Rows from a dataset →

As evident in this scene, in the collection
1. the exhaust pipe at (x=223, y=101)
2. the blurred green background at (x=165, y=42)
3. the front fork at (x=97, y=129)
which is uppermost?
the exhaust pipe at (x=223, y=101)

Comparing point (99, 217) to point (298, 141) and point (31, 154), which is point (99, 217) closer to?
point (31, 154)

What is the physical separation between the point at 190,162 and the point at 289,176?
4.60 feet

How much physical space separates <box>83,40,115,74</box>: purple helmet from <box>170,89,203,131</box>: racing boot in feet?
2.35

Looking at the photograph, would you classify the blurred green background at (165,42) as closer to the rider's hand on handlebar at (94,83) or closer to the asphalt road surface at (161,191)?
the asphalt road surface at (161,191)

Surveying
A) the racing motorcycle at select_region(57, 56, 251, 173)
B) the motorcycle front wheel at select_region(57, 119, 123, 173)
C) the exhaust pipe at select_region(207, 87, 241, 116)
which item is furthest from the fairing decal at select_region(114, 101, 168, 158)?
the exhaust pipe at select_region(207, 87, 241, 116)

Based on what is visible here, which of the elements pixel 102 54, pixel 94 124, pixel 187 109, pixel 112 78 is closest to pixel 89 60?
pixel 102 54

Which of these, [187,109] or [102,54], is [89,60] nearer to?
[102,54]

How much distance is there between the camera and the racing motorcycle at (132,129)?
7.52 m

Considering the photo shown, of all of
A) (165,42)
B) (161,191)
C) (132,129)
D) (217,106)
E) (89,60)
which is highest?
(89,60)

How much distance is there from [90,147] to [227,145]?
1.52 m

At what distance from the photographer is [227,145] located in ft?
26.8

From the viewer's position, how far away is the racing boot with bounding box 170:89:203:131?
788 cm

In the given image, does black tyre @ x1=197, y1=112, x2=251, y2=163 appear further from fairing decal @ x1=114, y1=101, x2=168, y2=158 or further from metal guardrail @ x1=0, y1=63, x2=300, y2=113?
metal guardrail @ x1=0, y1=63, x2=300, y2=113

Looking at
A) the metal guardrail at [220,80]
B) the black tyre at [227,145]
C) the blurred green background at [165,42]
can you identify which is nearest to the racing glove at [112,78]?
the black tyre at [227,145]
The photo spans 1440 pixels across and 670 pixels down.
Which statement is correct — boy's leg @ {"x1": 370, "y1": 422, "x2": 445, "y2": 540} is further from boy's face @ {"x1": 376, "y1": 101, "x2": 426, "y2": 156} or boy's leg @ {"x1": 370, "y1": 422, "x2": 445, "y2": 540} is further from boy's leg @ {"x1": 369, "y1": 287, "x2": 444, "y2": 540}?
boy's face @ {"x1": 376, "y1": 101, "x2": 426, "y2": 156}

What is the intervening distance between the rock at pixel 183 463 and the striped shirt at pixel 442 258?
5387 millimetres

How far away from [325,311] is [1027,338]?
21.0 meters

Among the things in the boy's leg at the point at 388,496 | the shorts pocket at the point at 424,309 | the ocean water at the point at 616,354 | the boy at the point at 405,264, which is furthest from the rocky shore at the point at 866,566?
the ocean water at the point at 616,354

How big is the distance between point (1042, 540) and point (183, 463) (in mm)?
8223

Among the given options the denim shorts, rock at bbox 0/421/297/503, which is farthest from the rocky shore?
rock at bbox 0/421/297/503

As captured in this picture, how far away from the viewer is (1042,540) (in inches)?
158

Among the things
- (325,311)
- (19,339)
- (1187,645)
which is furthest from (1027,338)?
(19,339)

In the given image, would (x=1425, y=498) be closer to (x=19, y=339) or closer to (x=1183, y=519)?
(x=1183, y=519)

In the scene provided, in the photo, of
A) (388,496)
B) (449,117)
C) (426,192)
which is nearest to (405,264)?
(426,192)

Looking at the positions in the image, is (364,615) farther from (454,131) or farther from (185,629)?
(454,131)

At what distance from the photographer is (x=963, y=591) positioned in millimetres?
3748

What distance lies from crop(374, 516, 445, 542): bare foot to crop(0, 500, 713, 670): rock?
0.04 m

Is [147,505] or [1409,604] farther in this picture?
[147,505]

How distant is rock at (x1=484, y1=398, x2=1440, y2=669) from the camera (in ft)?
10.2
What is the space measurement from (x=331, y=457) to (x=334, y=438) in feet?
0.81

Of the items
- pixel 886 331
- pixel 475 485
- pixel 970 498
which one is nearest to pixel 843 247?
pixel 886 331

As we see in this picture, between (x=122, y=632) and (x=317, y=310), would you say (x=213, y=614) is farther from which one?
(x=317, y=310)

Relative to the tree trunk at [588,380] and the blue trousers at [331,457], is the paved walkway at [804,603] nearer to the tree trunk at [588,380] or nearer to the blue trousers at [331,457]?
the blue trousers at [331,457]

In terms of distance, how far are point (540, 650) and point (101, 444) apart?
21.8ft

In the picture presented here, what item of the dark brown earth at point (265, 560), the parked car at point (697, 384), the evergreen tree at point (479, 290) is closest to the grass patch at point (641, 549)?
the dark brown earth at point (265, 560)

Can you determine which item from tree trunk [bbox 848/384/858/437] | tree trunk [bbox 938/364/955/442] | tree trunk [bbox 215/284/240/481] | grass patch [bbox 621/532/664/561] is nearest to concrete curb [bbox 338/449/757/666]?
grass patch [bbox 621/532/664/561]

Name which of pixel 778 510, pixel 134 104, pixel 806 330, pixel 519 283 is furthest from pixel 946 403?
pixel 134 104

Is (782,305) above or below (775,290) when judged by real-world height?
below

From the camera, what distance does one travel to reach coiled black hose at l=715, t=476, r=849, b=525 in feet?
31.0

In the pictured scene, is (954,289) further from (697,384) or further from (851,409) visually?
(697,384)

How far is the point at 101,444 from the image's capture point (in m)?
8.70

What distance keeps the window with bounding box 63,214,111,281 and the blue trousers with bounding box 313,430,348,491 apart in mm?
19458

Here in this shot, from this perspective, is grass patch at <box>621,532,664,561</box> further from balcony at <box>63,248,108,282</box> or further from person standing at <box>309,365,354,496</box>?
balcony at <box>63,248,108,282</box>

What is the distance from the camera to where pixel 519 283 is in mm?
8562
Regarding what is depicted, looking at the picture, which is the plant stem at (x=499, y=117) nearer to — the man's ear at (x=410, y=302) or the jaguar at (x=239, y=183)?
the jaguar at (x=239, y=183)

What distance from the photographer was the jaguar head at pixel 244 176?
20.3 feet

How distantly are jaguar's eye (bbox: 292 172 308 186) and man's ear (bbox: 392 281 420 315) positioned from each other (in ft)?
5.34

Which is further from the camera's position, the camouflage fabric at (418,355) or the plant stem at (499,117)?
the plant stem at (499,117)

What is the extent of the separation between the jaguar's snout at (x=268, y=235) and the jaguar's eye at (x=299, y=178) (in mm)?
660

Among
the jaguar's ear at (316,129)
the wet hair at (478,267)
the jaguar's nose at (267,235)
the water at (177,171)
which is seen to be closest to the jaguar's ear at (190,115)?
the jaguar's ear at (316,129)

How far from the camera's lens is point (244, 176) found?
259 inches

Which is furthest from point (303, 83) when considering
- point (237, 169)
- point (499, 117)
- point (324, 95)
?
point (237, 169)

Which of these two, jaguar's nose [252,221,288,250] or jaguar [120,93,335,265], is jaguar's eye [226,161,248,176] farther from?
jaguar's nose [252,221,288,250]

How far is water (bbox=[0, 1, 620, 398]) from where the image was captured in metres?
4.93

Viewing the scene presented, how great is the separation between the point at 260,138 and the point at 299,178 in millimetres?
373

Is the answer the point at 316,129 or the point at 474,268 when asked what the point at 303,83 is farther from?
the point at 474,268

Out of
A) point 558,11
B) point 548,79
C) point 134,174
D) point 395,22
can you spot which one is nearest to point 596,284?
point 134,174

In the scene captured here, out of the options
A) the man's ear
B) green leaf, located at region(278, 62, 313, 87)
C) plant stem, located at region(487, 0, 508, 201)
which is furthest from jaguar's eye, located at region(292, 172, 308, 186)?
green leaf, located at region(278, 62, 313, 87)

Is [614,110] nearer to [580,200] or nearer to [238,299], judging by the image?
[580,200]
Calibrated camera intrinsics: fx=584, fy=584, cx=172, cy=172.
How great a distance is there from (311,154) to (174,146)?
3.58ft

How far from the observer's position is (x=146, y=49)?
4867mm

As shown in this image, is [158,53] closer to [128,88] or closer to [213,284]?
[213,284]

Task description →
All lines from the one containing "Is the answer" through the final line of the listing above are to be reproduced exactly; include both and add nothing.

Solved exercise →
Is the answer the point at 316,129 or the point at 474,268 when asked what the point at 303,83 is farther from?
the point at 474,268

Out of
A) point 558,11
B) point 548,79
C) point 134,174
D) point 395,22
can you spot which one is nearest to point 596,284?
point 134,174

In the scene captured here, out of the options
A) the man's ear
B) green leaf, located at region(278, 62, 313, 87)
C) plant stem, located at region(487, 0, 508, 201)
which is furthest from jaguar's eye, located at region(292, 172, 308, 186)?
green leaf, located at region(278, 62, 313, 87)

Is [614,110] nearer to [580,200] or nearer to [238,299], judging by the image?
[580,200]
Calibrated camera intrinsics: fx=584, fy=584, cx=172, cy=172.
How great a distance is there from (311,154) to (174,146)?
3.58ft

How far from the observer's position is (x=146, y=49)?
4867mm

As shown in this image, is [158,53] closer to [128,88] or closer to [213,284]?
[213,284]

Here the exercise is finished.